YOUR TASK: Output exactly the lines from the line with "Dangerous Games: Prisonniers" through the end of the records below. Include nothing else.

TASK DATA:
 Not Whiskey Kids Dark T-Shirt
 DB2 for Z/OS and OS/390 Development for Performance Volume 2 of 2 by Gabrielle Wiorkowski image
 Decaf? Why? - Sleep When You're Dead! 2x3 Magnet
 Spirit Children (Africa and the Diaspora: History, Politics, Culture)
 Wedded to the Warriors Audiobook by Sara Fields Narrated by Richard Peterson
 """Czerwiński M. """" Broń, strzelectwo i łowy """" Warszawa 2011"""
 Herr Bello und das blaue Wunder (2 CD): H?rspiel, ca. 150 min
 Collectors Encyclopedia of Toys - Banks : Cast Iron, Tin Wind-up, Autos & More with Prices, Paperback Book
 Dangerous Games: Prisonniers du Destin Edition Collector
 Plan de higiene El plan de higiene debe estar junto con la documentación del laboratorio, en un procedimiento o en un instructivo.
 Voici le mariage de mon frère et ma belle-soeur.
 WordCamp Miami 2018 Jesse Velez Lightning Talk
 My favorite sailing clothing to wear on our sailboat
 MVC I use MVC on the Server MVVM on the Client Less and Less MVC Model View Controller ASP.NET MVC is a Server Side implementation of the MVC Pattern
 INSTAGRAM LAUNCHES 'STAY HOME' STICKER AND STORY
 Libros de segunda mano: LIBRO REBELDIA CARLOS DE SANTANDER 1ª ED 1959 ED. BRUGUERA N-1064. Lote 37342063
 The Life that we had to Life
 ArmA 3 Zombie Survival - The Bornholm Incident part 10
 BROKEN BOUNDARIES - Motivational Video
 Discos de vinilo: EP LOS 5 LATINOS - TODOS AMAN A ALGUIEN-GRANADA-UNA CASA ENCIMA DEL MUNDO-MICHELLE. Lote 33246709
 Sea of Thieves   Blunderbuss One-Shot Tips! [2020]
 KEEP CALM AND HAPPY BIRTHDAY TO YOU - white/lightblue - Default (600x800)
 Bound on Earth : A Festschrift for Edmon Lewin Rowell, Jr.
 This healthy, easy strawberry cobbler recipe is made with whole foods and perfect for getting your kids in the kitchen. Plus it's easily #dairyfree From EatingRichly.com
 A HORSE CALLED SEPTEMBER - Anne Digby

ANSWER BELOW:
 Dangerous Games: Prisonniers du Destin Edition Collector
 Plan de higiene El plan de higiene debe estar junto con la documentación del laboratorio, en un procedimiento o en un instructivo.
 Voici le mariage de mon frère et ma belle-soeur.
 WordCamp Miami 2018 Jesse Velez Lightning Talk
 My favorite sailing clothing to wear on our sailboat
 MVC I use MVC on the Server MVVM on the Client Less and Less MVC Model View Controller ASP.NET MVC is a Server Side implementation of the MVC Pattern
 INSTAGRAM LAUNCHES 'STAY HOME' STICKER AND STORY
 Libros de segunda mano: LIBRO REBELDIA CARLOS DE SANTANDER 1ª ED 1959 ED. BRUGUERA N-1064. Lote 37342063
 The Life that we had to Life
 ArmA 3 Zombie Survival - The Bornholm Incident part 10
 BROKEN BOUNDARIES - Motivational Video
 Discos de vinilo: EP LOS 5 LATINOS - TODOS AMAN A ALGUIEN-GRANADA-UNA CASA ENCIMA DEL MUNDO-MICHELLE. Lote 33246709
 Sea of Thieves   Blunderbuss One-Shot Tips! [2020]
 KEEP CALM AND HAPPY BIRTHDAY TO YOU - white/lightblue - Default (600x800)
 Bound on Earth : A Festschrift for Edmon Lewin Rowell, Jr.
 This healthy, easy strawberry cobbler recipe is made with whole foods and perfect for getting your kids in the kitchen. Plus it's easily #dairyfree From EatingRichly.com
 A HORSE CALLED SEPTEMBER - Anne Digby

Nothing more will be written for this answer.